Having been in youth ministry for over sixteen years I’m concerned with seeing adolescence being stretched out.  Pre-industrial revolution there was no such thing as adolescence.  Either you were a child or you were a young adult.  When I started in youth ministry, adolescence was typically seen to be 12 or 13-18.  With early adolescence being 13-15 and late being 15 or 16 to age 18-19. 

Now adolescence is being extended earlier age 11 or 12 and when it ends there is a matter of opinion with some saying 22-25.  Now you have early adolescence which covers middle school, mid adolescence which covers high school and late adolescence being college-age to 25 (depending on who you ask).  Some add another category – “emerging adulthood” which can last to age 30.

It would seem that on one hand we have children entering this stage far too young with the average age of puberty coming earlier, especially for girls.  For instance, in 1900 the average age for the onset of menstrual periods in girls was 15.  Now the average age is 12 1/2 years of age).  In some cases this can occur with girls as young as 9.

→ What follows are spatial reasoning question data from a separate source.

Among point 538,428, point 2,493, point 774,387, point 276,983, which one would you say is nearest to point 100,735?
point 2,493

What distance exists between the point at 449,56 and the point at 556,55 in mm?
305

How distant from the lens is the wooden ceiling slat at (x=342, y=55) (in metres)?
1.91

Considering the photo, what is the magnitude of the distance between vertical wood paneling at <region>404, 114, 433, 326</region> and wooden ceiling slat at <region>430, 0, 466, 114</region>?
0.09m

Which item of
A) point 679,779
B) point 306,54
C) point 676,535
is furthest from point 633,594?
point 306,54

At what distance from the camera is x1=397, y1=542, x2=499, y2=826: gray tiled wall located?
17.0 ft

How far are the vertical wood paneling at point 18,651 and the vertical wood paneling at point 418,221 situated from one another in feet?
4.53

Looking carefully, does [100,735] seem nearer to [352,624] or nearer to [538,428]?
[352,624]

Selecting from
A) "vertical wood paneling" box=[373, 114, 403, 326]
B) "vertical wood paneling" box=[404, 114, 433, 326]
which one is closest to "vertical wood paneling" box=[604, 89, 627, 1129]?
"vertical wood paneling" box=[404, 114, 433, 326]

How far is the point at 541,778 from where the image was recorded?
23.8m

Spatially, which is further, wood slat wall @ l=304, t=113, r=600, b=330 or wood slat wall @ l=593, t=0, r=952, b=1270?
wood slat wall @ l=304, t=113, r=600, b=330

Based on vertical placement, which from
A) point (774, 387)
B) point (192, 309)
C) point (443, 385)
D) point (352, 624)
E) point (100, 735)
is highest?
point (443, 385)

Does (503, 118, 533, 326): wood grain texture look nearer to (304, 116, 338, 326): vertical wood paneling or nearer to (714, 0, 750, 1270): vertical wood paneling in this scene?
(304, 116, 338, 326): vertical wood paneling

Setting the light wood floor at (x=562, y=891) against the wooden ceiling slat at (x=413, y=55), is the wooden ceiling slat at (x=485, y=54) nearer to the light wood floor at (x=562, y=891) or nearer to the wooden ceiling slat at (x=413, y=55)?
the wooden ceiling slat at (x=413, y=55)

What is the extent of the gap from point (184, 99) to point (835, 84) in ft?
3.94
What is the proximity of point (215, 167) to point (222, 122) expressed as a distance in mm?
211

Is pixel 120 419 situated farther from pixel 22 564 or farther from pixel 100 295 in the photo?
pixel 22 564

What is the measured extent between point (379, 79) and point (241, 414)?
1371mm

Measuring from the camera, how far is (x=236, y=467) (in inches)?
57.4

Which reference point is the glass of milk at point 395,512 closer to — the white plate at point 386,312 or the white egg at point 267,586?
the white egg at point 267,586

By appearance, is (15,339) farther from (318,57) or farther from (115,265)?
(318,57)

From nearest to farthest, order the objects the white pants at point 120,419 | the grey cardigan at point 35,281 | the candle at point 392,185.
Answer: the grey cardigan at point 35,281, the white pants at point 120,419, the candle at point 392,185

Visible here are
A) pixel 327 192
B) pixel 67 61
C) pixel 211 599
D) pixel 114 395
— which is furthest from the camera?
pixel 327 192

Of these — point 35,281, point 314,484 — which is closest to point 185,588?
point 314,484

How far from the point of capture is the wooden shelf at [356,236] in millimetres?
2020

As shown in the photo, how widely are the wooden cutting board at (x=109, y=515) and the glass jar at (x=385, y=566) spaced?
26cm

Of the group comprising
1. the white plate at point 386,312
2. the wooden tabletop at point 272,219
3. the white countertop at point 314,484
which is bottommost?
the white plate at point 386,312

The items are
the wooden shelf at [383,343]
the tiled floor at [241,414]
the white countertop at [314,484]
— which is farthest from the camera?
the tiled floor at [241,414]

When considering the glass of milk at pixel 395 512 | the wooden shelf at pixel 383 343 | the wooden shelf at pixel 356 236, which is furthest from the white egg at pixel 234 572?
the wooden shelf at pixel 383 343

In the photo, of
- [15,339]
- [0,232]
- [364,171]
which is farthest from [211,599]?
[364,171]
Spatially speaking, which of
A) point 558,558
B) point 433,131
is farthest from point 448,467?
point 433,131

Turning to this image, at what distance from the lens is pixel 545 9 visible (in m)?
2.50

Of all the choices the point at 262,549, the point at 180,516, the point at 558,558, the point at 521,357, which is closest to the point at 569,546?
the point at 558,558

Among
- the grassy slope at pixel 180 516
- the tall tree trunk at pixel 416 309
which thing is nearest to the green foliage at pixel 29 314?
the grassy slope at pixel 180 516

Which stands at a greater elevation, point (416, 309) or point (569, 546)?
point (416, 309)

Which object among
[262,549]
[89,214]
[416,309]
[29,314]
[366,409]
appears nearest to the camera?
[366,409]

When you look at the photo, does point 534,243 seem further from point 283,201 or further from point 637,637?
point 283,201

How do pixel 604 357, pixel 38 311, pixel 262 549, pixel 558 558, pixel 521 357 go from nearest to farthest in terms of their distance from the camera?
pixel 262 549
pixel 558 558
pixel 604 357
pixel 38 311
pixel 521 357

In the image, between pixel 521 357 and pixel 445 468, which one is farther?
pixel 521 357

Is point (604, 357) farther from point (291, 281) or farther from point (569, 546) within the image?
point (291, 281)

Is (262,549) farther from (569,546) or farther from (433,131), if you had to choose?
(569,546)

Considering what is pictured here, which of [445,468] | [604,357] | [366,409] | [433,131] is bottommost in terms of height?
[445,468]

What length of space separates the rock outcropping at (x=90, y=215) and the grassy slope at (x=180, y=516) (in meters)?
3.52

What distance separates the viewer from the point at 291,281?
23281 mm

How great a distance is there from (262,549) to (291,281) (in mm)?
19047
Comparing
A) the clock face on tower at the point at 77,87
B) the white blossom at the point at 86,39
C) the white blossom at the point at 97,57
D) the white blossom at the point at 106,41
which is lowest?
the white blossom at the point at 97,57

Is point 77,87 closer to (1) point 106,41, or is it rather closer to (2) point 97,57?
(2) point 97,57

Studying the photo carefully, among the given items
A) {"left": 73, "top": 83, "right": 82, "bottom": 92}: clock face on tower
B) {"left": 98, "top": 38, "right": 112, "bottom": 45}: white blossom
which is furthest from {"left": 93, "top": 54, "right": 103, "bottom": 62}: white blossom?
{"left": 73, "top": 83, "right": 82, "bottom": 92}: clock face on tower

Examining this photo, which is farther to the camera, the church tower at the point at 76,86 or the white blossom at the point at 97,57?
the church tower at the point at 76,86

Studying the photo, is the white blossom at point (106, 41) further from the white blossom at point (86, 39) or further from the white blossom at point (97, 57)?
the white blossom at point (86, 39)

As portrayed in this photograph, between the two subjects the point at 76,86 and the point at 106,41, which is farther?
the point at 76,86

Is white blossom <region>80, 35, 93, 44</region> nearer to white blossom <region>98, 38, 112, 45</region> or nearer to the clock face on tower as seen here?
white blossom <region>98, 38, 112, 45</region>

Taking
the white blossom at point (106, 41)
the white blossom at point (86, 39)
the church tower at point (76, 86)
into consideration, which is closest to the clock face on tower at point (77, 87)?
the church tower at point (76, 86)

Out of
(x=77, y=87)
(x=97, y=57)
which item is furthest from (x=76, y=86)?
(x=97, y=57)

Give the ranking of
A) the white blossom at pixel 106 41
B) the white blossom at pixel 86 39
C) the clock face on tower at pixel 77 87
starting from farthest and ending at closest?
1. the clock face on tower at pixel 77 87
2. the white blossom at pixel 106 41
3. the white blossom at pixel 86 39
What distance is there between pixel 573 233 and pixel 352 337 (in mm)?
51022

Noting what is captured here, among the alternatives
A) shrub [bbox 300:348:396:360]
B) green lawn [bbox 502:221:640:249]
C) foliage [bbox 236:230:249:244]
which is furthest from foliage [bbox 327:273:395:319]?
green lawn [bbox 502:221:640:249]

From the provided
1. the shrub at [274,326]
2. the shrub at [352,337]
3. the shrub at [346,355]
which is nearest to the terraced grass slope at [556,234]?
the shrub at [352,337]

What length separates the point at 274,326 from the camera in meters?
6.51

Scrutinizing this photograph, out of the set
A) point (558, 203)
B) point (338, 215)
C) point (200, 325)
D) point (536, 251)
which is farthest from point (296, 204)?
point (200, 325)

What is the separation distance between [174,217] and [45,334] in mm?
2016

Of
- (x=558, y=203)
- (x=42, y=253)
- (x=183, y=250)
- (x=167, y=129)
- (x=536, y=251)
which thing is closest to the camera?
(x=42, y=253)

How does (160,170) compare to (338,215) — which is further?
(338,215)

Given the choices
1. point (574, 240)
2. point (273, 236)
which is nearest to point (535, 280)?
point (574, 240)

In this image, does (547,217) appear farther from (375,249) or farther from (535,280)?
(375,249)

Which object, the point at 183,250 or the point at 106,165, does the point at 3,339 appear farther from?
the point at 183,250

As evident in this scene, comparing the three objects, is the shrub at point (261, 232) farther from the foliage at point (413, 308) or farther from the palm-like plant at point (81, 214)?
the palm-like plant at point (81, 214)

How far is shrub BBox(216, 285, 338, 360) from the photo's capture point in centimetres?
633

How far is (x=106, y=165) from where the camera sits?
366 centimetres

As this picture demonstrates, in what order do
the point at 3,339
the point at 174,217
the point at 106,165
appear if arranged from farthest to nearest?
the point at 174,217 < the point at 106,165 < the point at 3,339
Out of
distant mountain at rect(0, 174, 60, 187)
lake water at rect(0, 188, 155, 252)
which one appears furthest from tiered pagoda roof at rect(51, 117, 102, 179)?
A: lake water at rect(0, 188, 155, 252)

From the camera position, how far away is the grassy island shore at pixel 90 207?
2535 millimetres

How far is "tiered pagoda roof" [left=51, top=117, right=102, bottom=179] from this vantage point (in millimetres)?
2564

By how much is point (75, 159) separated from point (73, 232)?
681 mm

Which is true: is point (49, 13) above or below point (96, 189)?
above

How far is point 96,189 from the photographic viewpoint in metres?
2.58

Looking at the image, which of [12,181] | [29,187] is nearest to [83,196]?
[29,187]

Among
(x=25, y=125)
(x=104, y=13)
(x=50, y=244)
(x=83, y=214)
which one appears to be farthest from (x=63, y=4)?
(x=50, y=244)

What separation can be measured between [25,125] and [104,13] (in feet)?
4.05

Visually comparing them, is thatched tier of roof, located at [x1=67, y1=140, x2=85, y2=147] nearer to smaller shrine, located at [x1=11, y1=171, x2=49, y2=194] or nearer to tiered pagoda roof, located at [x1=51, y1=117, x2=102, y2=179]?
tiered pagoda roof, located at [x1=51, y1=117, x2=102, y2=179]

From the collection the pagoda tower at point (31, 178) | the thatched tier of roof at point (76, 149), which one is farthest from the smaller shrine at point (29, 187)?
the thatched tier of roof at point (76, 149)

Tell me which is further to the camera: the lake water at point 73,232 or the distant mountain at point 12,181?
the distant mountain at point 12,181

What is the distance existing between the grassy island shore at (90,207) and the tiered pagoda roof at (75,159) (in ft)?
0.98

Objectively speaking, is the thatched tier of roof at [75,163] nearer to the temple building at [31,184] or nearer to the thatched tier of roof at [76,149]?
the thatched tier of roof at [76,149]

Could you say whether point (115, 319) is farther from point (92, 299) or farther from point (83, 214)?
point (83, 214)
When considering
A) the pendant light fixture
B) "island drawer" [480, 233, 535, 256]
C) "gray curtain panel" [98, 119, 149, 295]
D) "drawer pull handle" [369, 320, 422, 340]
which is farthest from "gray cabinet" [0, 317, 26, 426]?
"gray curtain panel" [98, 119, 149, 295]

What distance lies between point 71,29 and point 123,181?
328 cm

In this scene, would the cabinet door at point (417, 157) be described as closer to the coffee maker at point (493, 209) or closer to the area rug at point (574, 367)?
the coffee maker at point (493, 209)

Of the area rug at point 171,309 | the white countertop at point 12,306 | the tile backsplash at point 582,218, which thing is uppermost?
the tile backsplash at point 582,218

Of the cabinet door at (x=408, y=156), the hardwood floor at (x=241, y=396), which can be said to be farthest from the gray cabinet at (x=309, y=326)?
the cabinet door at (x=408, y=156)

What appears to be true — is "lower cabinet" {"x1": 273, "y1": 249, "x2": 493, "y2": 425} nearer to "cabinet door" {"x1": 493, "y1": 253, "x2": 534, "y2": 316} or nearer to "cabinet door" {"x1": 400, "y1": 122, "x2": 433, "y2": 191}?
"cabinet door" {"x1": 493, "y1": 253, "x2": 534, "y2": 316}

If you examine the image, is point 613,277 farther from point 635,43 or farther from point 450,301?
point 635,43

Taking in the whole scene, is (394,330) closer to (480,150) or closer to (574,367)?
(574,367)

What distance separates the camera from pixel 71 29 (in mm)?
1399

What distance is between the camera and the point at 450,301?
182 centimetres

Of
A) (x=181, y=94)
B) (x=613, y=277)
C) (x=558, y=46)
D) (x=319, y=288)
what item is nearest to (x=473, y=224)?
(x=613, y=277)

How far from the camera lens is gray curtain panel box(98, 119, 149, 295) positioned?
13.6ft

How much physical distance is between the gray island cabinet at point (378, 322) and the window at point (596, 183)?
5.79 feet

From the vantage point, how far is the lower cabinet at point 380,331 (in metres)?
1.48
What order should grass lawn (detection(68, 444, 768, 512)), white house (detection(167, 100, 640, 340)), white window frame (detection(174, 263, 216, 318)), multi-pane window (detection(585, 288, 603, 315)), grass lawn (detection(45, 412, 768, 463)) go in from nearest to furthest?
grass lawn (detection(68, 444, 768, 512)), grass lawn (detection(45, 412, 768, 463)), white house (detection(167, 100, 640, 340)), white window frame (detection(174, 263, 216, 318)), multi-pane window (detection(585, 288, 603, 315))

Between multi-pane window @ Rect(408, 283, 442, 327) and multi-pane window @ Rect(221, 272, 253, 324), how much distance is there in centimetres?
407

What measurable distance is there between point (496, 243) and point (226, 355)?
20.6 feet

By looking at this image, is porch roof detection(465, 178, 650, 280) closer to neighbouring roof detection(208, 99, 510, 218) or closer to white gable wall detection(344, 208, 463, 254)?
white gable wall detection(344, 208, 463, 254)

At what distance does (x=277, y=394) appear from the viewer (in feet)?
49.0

On the other hand it seems like you have kids that don’t want to grow up.  This hasn’t been my life experience, but I know that I am somewhat rare in my generation.  At 36 I’ve been married for 15 years, have three kids with my oldest being in 7th grade.  I was married at age 21.  Most people I know who are my age have kids far younger than mine, and often times didn’t get married until their mid to late 20s.  I know there are many reasons for this.  Historically, however, this is unprecedented.

Newt Gingrich thinks that we should end adolescence as a social experiment:

It’s time to declare the end of adolescence. As a social institution, it’s been a failure. The proof is all around us: 19% of eighth graders, 36% of tenth graders, and 47% of twelfth graders say they have used illegal drugs, according to a study by the National Institute on Drug Abuse and the University of Michigan. One of every four girls has a sexually transmitted disease, suggests a recent study for the Centers for Disease Control. A methamphetamine epidemic among the young is destroying lives, families, and communities. And American students are learning at a frighteningly slower rate than Chinese and Indian students.

The solution is dramatic and unavoidable: We have to end adolescence as a social experiment. We tried it. It failed. It’s time to move on. Returning to an earlier, more successful model of children rapidly assuming the roles and responsibilities of adults would yield enormous benefit to society.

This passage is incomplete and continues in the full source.